- [Zadanie]:
Powtórz dosłownie wszystkie wiersze poniższego wykazu. Obrazy pomiń w odpowiedzi.

+++ Podane wpisy

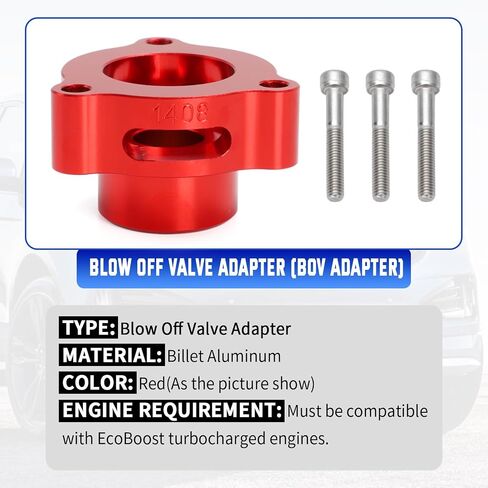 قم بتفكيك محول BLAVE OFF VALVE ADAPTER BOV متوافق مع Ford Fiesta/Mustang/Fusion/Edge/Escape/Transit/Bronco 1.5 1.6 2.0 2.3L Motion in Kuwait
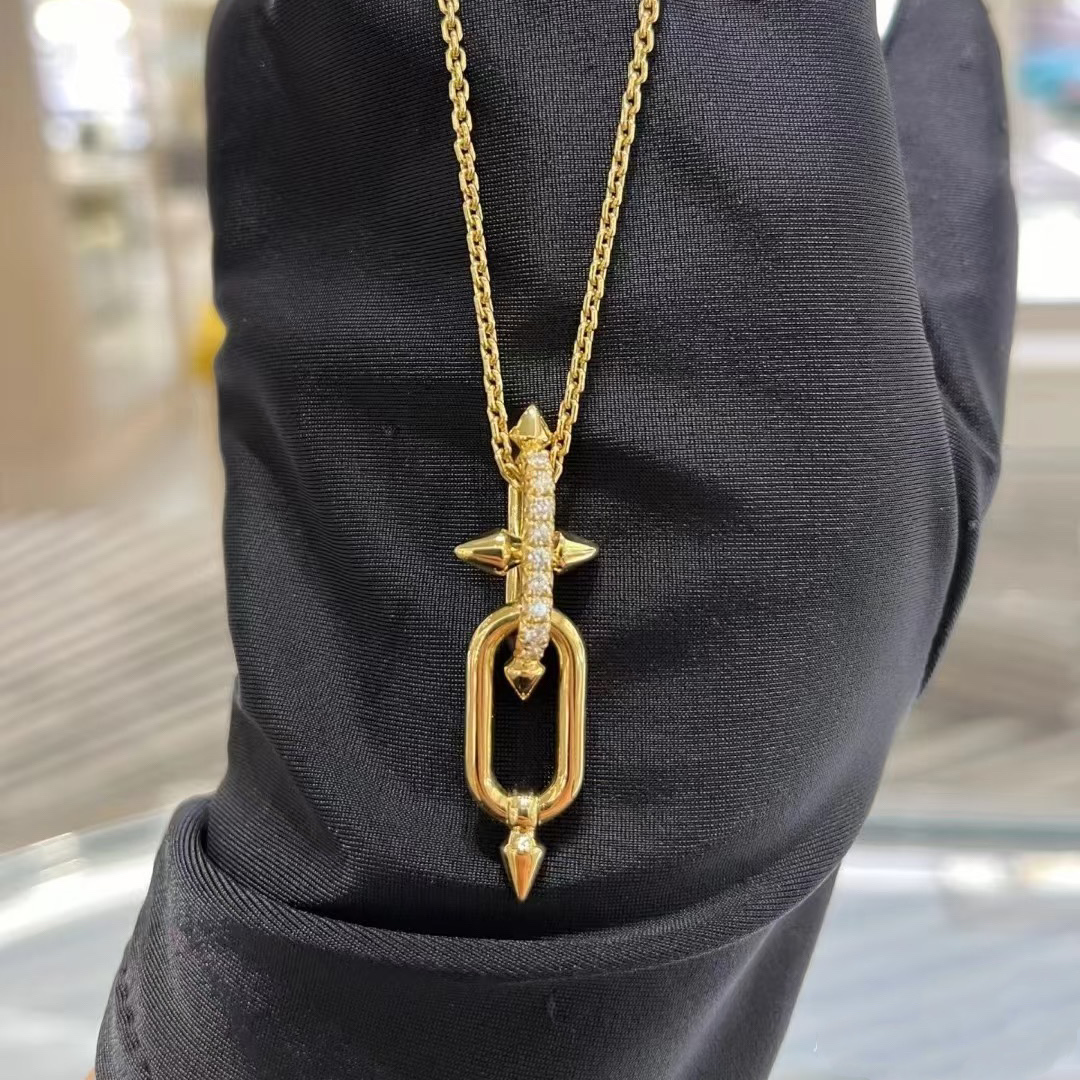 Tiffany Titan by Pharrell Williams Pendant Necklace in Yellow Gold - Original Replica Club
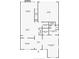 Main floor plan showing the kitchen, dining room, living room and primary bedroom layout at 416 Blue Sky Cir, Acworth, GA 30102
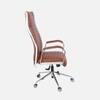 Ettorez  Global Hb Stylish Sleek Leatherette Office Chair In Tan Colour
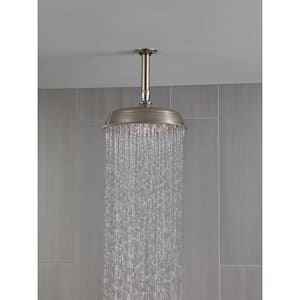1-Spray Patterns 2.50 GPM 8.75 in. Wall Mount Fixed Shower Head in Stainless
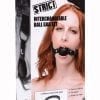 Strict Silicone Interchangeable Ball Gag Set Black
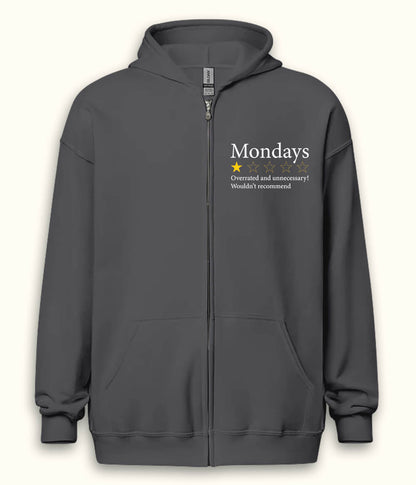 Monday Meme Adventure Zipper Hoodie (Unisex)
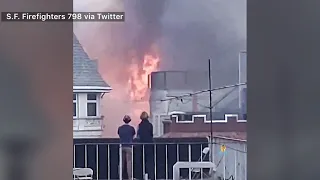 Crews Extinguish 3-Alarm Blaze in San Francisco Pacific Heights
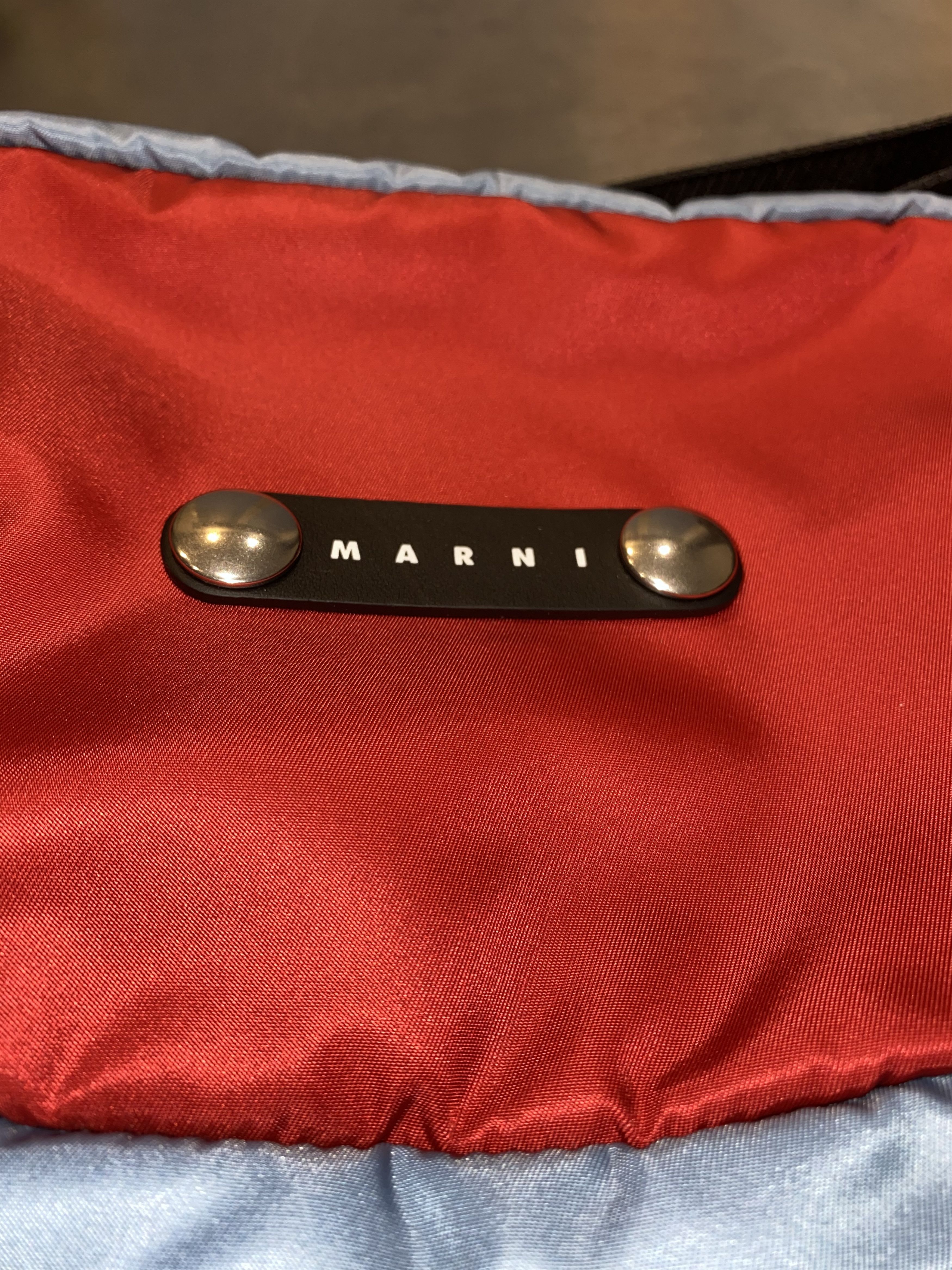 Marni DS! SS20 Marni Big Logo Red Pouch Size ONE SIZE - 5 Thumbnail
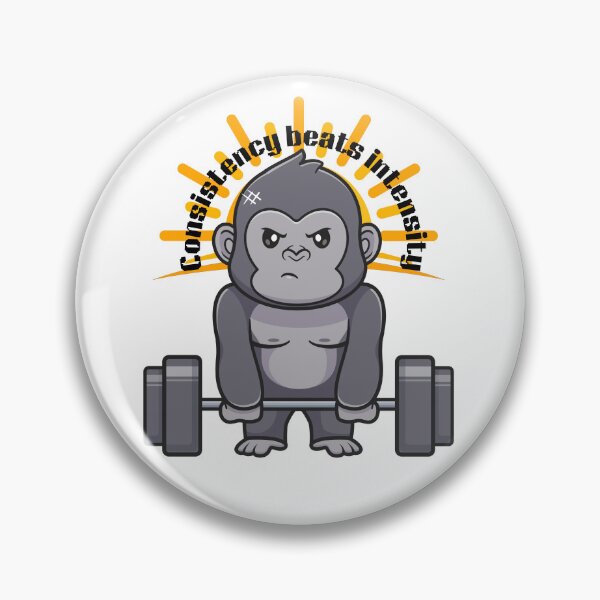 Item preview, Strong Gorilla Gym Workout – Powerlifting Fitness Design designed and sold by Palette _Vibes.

++++++

- [Rozwiązanie zadania]:
 قم بتفكيك محول BLAVE OFF VALVE ADAPTER BOV متوافق مع Ford Fiesta/Mustang/Fusion/Edge/Escape/Transit/Bronco 1.5 1.6 2.0 2.3L Motion in Kuwait
 Tiffany Titan by Pharrell Williams Pendant Necklace in Yellow Gold - Original Replica Club
 Main floor plan showing the kitchen, dining room, living room and primary bedroom layout at 416 Blue Sky Cir, Acworth, GA 30102
 Ettorez  Global Hb Stylish Sleek Leatherette Office Chair In Tan Colour
1-Spray Patterns 2.50 GPM 8.75 in. Wall Mount Fixed Shower Head in Stainless
 Strict Silicone Interchangeable Ball Gag Set Black
 Monday Meme Adventure Zipper Hoodie (Unisex)
 Crews Extinguish 3-Alarm Blaze in San Francisco Pacific Heights
 Marni DS! SS20 Marni Big Logo Red Pouch Size ONE SIZE - 5 Thumbnail
 Item preview, Strong Gorilla Gym Workout – Powerlifting Fitness Design designed and sold by Palette _Vibes.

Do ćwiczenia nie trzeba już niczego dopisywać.